Notas sobre el silencio post-atómico

Por Mariana Zalazar

“Nadie brinda por lo que tiene, eso quedó atrás”, escribe Carlos Ríos en Cuaderno de Pripyat, su última novela publicada recientemente por Editorial Entropía. Un lugar a espaldas de quien narra, un topos ya inaccesible, un tiempo rehén de la irreversibilidad. Los apuntes de una ciudad amortajada por la radioactividad, cuyo fantasma vaga frente a los ojos del provisorio Malofienko, el protagonista embarcado en la búsqueda de un imposible: la resurrección de una identidad mutilada por el dióxido de uranio y el sobrecalentamiento de un reactor nuclear.

Mucho se ha dicho – también escrito y filmado- sobre los corolarios de Chernobyl desde aquel funesto veintiséis de abril de 1986. Pero, así como los numerosos saqueos transformaron las habitaciones del relato de Ríos en espacios simbólicos excluidos, las incesantes producciones literarias y cinematográficas sobre la mutación y el horror acabaron por dotar a la narrativa del desastre de una peligrosa cuota de vacuidad. Del extremo de la resistencia, nombres tales como el escritor español Javier Sebastián Luengo –quien publicó el año pasado El ciclista de Chernóbil-, el ensayista ucraniano Yuri Andrujovitsch y autores del otro lado del océano como Juan José Saer (estos últimos dos citados por Ríos enCuaderno), ofician de buenas compañías para una prosa que no pretende hablar de transformaciones genómicas, sino de la ambigüedad de los olvidos y ausencias que pueblan el silencio pos-atómico.

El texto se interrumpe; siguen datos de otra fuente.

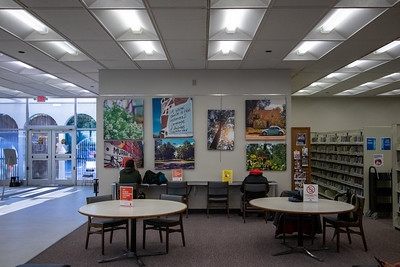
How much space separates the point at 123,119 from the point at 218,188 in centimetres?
271

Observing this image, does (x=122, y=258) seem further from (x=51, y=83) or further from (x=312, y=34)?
(x=51, y=83)

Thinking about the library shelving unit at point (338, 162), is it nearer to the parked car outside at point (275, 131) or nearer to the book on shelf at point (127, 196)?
the parked car outside at point (275, 131)

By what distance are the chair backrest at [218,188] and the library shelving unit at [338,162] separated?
3.32 m

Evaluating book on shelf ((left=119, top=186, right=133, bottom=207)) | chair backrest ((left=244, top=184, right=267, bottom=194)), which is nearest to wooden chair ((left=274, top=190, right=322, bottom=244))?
chair backrest ((left=244, top=184, right=267, bottom=194))

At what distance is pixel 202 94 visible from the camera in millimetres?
8039

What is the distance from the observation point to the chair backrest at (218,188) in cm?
755

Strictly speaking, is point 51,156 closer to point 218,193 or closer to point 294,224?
point 218,193

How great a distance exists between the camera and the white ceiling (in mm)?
4465

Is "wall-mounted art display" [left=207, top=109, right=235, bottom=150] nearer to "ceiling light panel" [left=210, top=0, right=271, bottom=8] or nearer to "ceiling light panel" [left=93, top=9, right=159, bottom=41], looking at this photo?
"ceiling light panel" [left=93, top=9, right=159, bottom=41]

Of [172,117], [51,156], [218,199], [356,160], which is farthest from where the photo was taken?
[51,156]

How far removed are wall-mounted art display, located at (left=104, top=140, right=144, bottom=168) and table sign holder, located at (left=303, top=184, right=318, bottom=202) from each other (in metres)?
4.01

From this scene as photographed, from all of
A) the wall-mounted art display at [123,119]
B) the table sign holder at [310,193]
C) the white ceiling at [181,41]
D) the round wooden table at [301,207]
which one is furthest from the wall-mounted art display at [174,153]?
the table sign holder at [310,193]

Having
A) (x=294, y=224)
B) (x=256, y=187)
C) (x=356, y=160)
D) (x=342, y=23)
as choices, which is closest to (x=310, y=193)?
(x=294, y=224)

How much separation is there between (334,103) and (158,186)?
320 inches
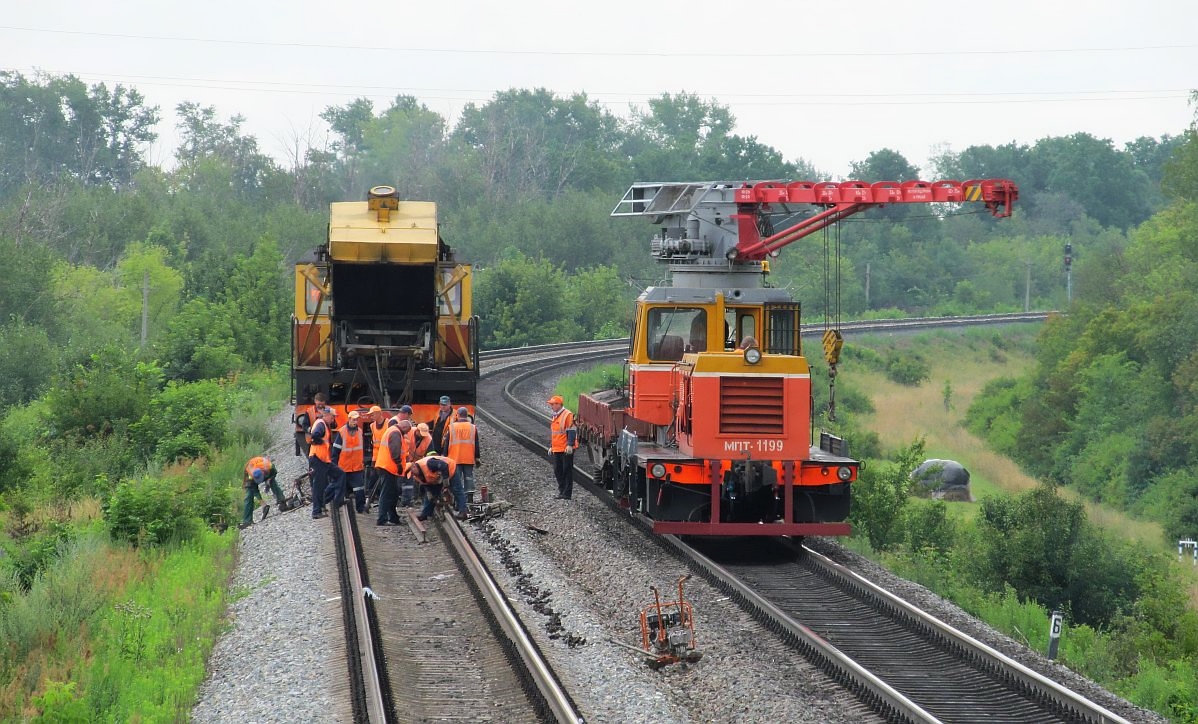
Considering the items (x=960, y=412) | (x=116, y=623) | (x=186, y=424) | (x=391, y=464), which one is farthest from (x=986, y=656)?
(x=960, y=412)

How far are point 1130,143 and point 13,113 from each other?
101 metres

A pesar de ser oriundo de Santa Teresita, Ríos describe los paisajes devastados de la zona de alienación con una inquietante cercanía. El mismo ejercicio que ya había practicado en su primera novela, Manigua (2009), en cuyas líneas –escritas durante sus años de residencia en Puebla, México- transita la africanidad de una muerte anunciada en clave swahili. El núcleo primitivo del hombre, la animalidad, la degradación del presente, la paranoia de la memoria, la tensión de los lazos familiares y la reevaluación del peso de la existencia son elementos que sustentan la estructura emotiva de ambos trabajos, donde los personajes -según el propio autor- “todo el tiempo tienen que ir negociando su vida en un mundo de restos”, de identidades agonizantes. Algo así como el intento infructuoso al cual hace referencia la citada Clarice Lispector, esa tentativa por franquear el umbral del óbito y dar el primer paso en la desaparición de, ni más ni menos, la propia persona.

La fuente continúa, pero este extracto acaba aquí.